Tokenization for Fine-Tuning

For models to process text data, converting that text into a numerical representation is an essential preparatory step. This conversion, known as tokenization, typically follows data structuring and cleaning. Tokenization is more than simply splitting sentences into words; it is a precise conversion that must align perfectly with the model's original training, ensuring the model correctly interprets the grammar and semantics of the prepared data.

A foundational rule in fine-tuning is that you must use the exact same tokenizer the base model was pre-trained with. Every model on platforms like the Hugging Face Hub is bundled with its corresponding tokenizer configuration. Using a different tokenizer, for instance, applying a BERT tokenizer to a Llama model, will result in a vocabulary mismatch and lead to poor model performance, as the model will misinterpret the input token IDs.

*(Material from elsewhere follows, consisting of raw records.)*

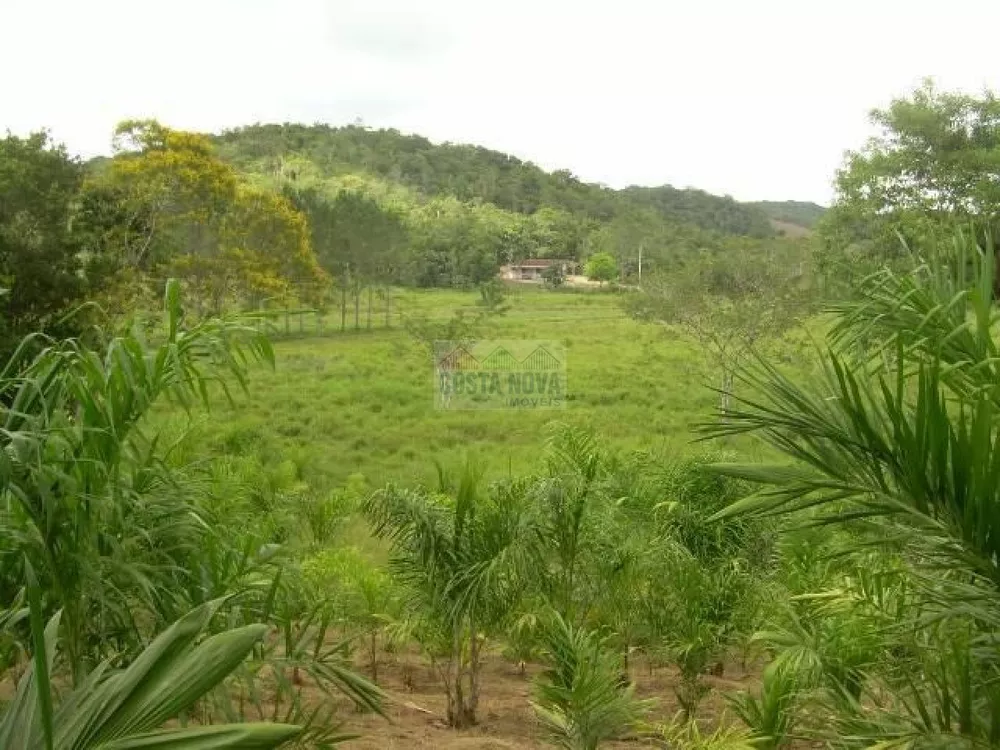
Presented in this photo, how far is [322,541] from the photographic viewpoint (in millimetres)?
5898

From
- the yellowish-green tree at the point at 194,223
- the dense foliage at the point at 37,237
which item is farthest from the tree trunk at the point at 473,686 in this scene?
the yellowish-green tree at the point at 194,223

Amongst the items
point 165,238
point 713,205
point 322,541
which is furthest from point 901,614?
point 713,205

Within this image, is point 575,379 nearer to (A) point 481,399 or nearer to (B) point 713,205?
(A) point 481,399

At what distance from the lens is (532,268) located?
66.5 feet

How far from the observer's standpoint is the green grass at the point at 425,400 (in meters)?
11.3

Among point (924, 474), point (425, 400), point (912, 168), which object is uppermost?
point (912, 168)

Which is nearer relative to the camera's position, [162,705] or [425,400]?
[162,705]

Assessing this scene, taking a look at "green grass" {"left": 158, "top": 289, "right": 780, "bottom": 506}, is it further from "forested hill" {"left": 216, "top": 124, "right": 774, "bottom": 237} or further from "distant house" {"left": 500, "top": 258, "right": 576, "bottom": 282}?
"forested hill" {"left": 216, "top": 124, "right": 774, "bottom": 237}

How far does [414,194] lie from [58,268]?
46.3ft

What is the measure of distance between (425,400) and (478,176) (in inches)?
482

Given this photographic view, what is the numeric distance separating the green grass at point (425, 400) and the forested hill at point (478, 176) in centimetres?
573

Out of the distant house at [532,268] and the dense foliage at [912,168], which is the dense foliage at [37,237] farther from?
the distant house at [532,268]

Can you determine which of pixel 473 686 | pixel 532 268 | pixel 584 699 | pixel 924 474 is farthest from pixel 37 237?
pixel 532 268

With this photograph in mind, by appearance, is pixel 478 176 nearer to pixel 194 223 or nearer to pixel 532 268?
pixel 532 268
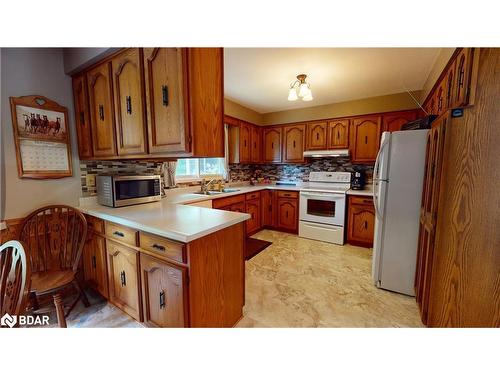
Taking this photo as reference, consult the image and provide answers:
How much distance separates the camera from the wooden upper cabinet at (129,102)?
139cm

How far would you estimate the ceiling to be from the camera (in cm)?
190

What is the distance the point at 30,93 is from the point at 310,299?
3.01 metres

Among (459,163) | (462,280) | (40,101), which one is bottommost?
(462,280)

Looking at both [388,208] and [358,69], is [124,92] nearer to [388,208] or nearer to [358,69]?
[358,69]

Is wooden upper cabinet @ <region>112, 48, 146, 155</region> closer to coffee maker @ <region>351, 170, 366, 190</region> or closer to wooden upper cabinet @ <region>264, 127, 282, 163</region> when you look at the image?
wooden upper cabinet @ <region>264, 127, 282, 163</region>

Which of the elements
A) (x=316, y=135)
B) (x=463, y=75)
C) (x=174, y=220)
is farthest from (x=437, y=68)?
(x=174, y=220)

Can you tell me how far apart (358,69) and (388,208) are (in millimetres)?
1577

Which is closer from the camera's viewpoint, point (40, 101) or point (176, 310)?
point (176, 310)

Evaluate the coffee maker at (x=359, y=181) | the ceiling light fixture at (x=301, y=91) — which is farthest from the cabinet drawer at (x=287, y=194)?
the ceiling light fixture at (x=301, y=91)

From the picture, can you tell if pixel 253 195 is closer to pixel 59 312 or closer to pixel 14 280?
pixel 59 312

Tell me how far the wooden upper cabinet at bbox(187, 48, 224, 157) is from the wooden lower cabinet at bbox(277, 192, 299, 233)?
2416 mm

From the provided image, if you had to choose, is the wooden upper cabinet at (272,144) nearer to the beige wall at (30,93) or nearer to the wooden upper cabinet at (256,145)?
the wooden upper cabinet at (256,145)
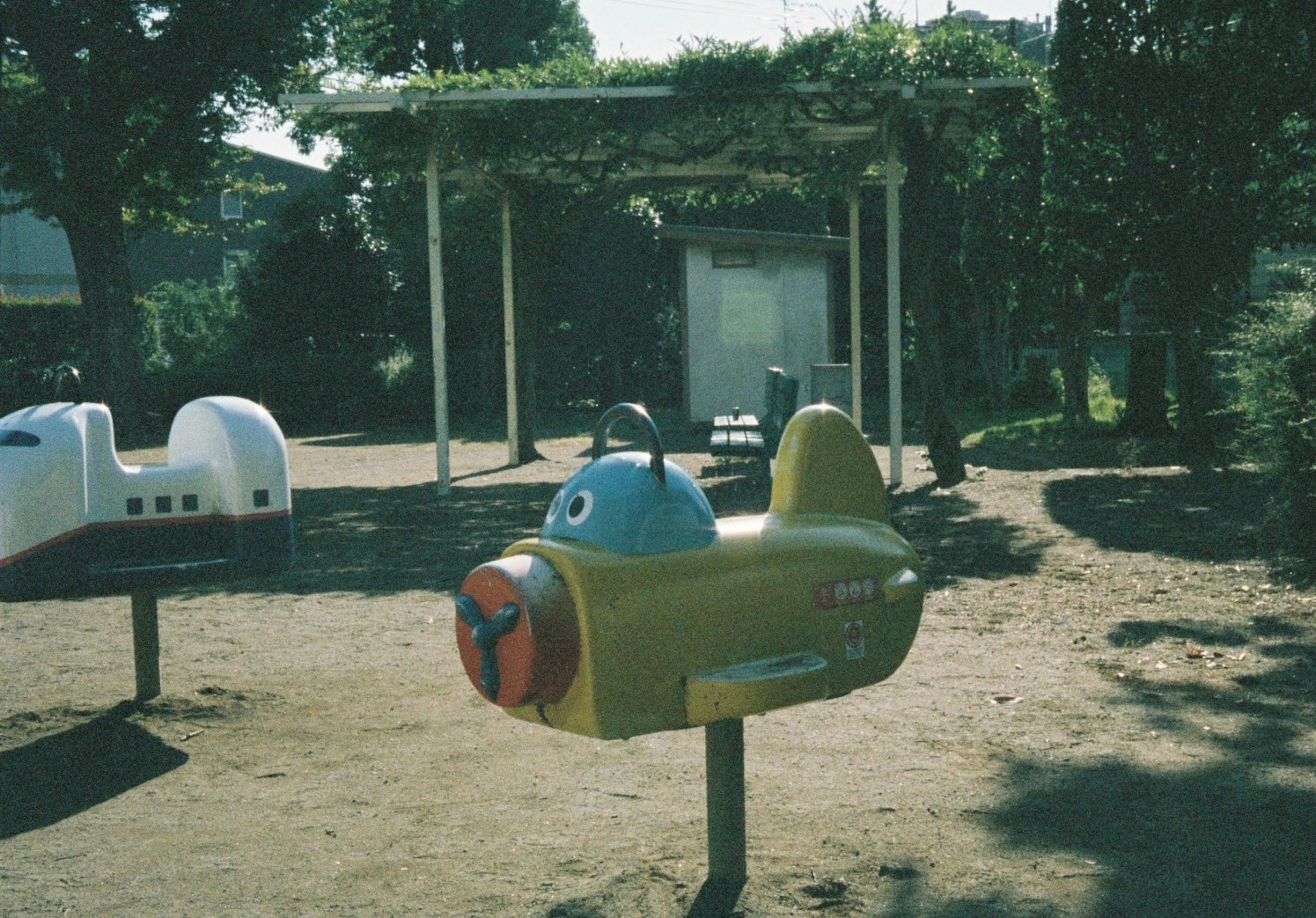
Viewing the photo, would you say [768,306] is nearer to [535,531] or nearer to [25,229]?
[535,531]

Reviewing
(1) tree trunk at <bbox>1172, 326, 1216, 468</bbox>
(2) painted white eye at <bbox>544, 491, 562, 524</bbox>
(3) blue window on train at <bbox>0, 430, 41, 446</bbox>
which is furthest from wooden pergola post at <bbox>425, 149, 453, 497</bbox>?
(2) painted white eye at <bbox>544, 491, 562, 524</bbox>

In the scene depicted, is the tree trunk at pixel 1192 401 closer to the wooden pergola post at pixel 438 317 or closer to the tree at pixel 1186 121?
the tree at pixel 1186 121

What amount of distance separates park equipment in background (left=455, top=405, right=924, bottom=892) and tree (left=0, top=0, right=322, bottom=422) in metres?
18.8

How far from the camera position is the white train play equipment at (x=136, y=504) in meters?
4.85

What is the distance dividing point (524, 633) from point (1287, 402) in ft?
20.8

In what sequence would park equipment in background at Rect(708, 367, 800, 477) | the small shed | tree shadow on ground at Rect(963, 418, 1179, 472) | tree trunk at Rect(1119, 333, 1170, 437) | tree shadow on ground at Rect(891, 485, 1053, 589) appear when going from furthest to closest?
the small shed < tree trunk at Rect(1119, 333, 1170, 437) < tree shadow on ground at Rect(963, 418, 1179, 472) < park equipment in background at Rect(708, 367, 800, 477) < tree shadow on ground at Rect(891, 485, 1053, 589)

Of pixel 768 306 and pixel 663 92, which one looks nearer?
pixel 663 92

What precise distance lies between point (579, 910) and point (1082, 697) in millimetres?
2941

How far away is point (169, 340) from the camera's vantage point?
35438 mm

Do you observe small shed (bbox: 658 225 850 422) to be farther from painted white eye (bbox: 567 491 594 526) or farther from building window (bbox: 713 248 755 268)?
painted white eye (bbox: 567 491 594 526)

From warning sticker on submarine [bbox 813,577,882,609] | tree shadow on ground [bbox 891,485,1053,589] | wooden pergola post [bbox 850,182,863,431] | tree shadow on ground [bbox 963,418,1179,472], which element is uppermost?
wooden pergola post [bbox 850,182,863,431]

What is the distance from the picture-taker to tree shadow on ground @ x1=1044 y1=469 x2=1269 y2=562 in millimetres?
9203

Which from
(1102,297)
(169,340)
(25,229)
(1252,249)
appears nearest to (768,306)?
(1102,297)

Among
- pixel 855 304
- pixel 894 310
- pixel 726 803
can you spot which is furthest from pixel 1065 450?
pixel 726 803
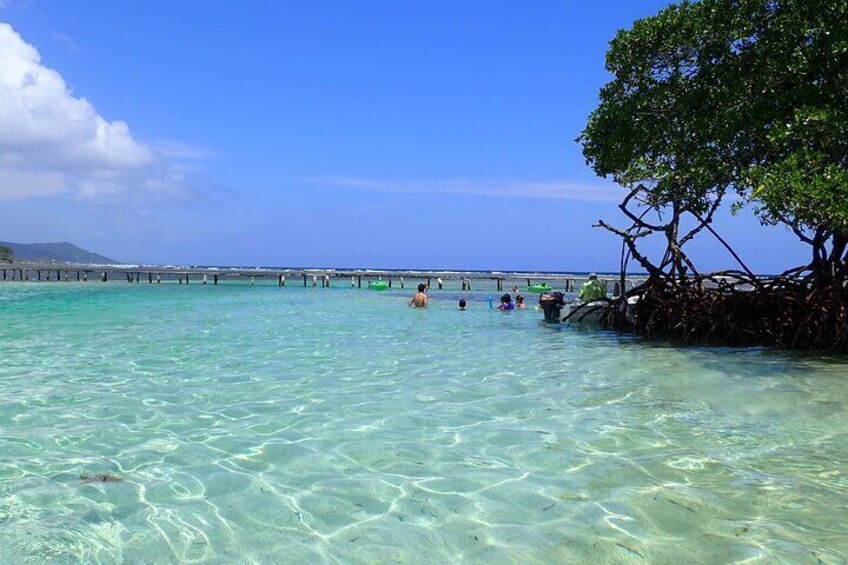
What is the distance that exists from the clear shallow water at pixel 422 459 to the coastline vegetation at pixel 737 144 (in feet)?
9.38

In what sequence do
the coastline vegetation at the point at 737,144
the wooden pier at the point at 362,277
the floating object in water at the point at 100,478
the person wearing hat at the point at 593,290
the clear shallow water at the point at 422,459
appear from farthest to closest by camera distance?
the wooden pier at the point at 362,277 < the person wearing hat at the point at 593,290 < the coastline vegetation at the point at 737,144 < the floating object in water at the point at 100,478 < the clear shallow water at the point at 422,459

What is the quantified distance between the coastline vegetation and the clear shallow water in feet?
9.38

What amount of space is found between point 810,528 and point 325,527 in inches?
141

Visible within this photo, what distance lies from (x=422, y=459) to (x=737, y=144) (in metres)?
11.7

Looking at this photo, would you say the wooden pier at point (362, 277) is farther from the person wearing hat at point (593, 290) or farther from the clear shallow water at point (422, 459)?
the clear shallow water at point (422, 459)

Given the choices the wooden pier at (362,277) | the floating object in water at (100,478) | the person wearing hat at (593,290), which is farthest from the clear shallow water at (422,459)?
the wooden pier at (362,277)

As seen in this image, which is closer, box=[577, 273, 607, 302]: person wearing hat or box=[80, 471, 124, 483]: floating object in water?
box=[80, 471, 124, 483]: floating object in water

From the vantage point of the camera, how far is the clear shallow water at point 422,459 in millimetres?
4320

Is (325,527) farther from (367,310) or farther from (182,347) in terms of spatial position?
(367,310)

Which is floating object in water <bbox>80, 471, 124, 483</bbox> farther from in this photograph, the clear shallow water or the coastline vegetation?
the coastline vegetation

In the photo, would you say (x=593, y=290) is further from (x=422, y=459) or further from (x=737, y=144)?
(x=422, y=459)

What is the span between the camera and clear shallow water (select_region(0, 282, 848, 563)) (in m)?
4.32

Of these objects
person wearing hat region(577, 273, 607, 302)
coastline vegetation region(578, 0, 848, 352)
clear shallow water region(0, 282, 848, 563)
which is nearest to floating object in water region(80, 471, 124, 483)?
clear shallow water region(0, 282, 848, 563)

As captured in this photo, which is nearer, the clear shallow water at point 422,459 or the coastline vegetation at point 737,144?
the clear shallow water at point 422,459
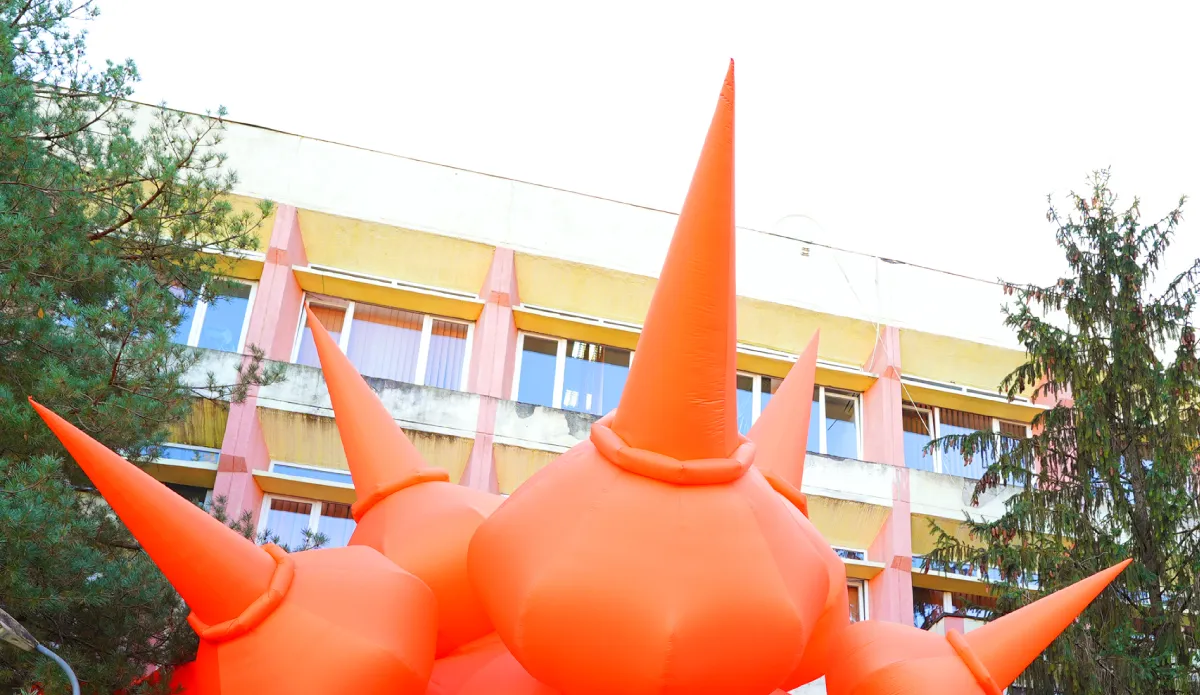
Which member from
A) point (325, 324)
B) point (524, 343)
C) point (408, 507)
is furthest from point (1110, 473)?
point (325, 324)

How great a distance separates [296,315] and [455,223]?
2.40 metres

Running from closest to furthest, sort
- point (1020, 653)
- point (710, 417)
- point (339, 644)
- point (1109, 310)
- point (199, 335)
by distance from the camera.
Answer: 1. point (710, 417)
2. point (339, 644)
3. point (1020, 653)
4. point (1109, 310)
5. point (199, 335)

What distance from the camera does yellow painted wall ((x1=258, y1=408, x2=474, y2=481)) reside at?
501 inches

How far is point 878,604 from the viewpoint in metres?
13.9

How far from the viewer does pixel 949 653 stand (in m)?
5.72

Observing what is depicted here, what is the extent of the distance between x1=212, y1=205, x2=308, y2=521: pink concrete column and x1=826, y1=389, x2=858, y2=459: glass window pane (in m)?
7.65

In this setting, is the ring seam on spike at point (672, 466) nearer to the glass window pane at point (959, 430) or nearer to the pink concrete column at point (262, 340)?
the pink concrete column at point (262, 340)

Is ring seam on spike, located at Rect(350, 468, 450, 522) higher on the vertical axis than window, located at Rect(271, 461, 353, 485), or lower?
lower

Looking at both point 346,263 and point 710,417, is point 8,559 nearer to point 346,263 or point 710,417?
point 710,417

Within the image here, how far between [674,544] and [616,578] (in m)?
0.27

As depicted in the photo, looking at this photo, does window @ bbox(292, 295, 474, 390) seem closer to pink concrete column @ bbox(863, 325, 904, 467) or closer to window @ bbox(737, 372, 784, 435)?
window @ bbox(737, 372, 784, 435)

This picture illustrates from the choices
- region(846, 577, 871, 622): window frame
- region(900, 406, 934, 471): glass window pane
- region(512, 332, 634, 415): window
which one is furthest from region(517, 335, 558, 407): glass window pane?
region(900, 406, 934, 471): glass window pane

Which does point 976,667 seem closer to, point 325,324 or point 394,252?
point 394,252

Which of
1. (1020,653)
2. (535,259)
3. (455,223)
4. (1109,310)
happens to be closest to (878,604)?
(1109,310)
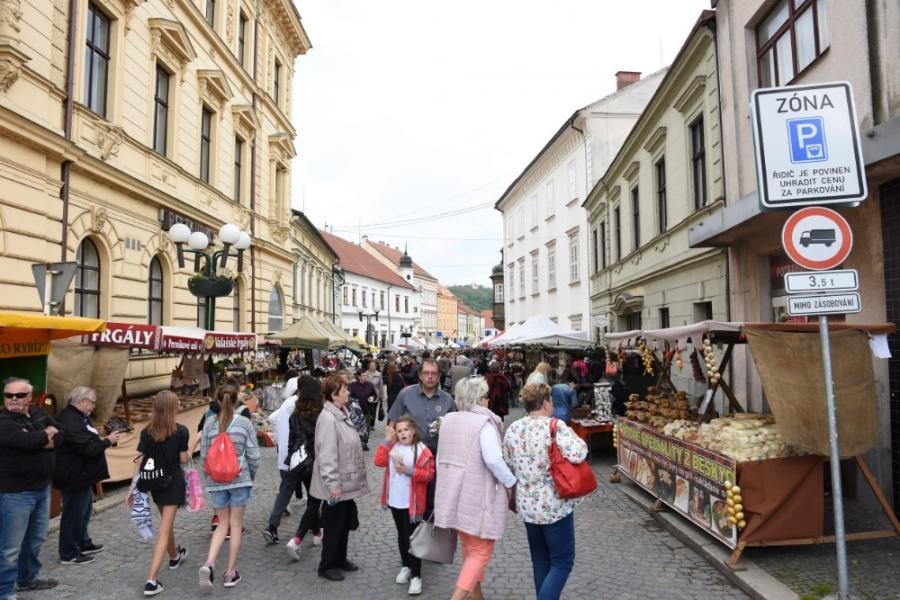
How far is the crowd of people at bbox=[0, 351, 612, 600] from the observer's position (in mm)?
4230

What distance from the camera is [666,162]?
1470cm

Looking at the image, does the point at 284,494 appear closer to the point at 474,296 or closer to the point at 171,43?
the point at 171,43

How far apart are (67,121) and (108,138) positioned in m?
1.44

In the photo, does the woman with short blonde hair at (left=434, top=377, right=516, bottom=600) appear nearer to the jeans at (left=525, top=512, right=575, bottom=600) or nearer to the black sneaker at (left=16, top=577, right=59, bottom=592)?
the jeans at (left=525, top=512, right=575, bottom=600)

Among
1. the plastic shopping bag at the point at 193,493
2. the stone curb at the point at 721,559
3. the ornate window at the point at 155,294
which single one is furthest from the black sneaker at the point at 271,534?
the ornate window at the point at 155,294

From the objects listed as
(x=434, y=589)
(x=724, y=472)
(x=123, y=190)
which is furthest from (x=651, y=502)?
(x=123, y=190)

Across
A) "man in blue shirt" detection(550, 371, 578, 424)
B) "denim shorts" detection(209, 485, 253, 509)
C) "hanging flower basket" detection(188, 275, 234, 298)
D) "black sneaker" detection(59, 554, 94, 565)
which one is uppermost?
"hanging flower basket" detection(188, 275, 234, 298)

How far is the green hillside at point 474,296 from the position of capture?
5320 inches

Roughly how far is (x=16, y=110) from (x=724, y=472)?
10.6 meters

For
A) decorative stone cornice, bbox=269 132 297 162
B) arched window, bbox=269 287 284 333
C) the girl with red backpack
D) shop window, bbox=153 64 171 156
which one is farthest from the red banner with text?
decorative stone cornice, bbox=269 132 297 162

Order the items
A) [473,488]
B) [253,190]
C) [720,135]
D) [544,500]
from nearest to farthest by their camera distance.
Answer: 1. [544,500]
2. [473,488]
3. [720,135]
4. [253,190]

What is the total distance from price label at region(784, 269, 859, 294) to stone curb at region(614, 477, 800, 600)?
7.49ft

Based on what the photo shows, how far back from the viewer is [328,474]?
5.11m

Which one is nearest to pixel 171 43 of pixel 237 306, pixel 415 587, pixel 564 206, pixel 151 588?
pixel 237 306
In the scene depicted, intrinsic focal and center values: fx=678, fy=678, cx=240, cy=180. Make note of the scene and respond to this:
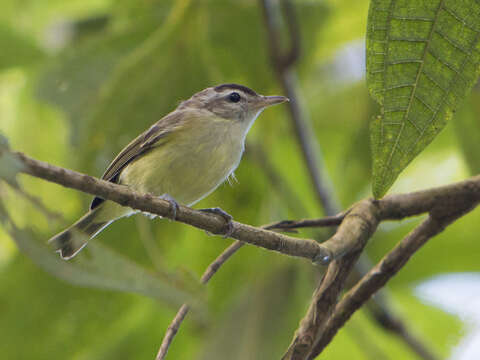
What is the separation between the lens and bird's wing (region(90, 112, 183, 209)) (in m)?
2.20

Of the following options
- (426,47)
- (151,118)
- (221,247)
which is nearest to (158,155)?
(151,118)

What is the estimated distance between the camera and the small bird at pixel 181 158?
217 cm

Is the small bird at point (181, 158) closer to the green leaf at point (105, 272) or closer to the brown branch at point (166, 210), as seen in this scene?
the brown branch at point (166, 210)

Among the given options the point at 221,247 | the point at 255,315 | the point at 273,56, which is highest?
the point at 273,56

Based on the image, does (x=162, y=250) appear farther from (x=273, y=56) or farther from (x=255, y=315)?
(x=273, y=56)

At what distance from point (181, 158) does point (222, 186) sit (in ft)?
1.89

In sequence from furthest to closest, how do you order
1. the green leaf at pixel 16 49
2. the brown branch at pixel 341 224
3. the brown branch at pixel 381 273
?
1. the green leaf at pixel 16 49
2. the brown branch at pixel 381 273
3. the brown branch at pixel 341 224

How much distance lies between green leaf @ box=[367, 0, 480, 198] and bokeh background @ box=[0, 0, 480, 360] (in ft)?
3.58

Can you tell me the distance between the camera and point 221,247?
2676 millimetres

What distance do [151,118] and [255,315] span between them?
30.5 inches

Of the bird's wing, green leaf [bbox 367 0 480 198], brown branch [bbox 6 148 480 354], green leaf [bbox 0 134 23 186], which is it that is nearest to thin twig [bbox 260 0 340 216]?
the bird's wing

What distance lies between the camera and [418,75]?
1.11 m

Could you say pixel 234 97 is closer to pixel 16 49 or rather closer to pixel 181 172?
pixel 181 172

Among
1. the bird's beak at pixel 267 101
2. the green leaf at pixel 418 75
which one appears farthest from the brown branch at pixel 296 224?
the bird's beak at pixel 267 101
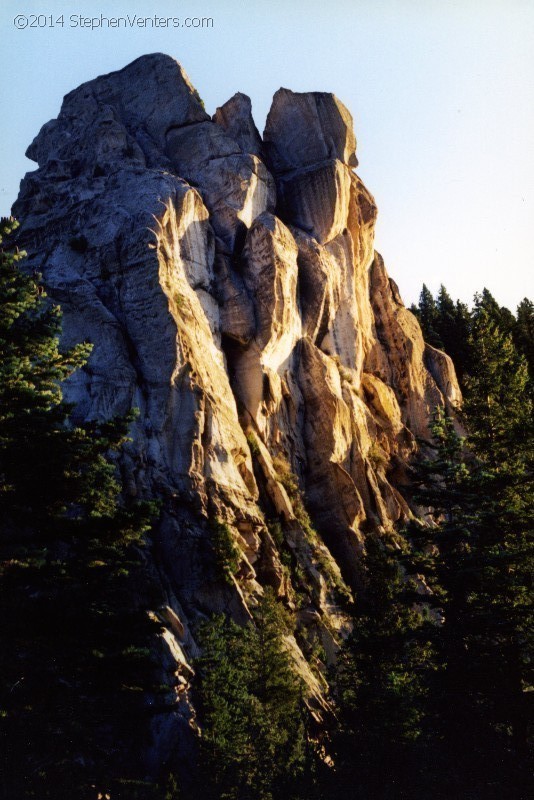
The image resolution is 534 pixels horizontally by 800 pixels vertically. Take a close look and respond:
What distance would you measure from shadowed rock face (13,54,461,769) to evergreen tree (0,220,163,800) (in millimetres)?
8716

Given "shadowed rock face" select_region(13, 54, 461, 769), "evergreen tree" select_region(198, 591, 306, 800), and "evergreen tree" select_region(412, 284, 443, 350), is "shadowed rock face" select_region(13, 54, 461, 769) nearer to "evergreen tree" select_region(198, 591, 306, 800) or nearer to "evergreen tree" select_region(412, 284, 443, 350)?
"evergreen tree" select_region(198, 591, 306, 800)

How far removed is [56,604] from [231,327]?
28.1 metres

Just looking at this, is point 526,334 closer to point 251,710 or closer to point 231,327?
point 231,327

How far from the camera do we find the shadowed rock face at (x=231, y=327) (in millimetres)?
31641

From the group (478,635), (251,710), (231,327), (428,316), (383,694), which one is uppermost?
(428,316)

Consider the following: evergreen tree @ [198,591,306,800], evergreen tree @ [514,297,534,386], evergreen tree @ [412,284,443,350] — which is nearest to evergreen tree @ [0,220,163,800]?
evergreen tree @ [198,591,306,800]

You can easily load the correct tokenizer for any given model using the transformers library.

from transformers import AutoTokenizer

# Load the tokenizer associated with a specific model
# Replace "meta-llama/Llama-2-7b-hf" with your chosen base model
# Note: Some models may require authentication or access grants.
# For a universally accessible example, you could use "gpt2".

model_checkpoint = "gpt2"
tokenizer = AutoTokenizer.from_pretrained(model_checkpoint)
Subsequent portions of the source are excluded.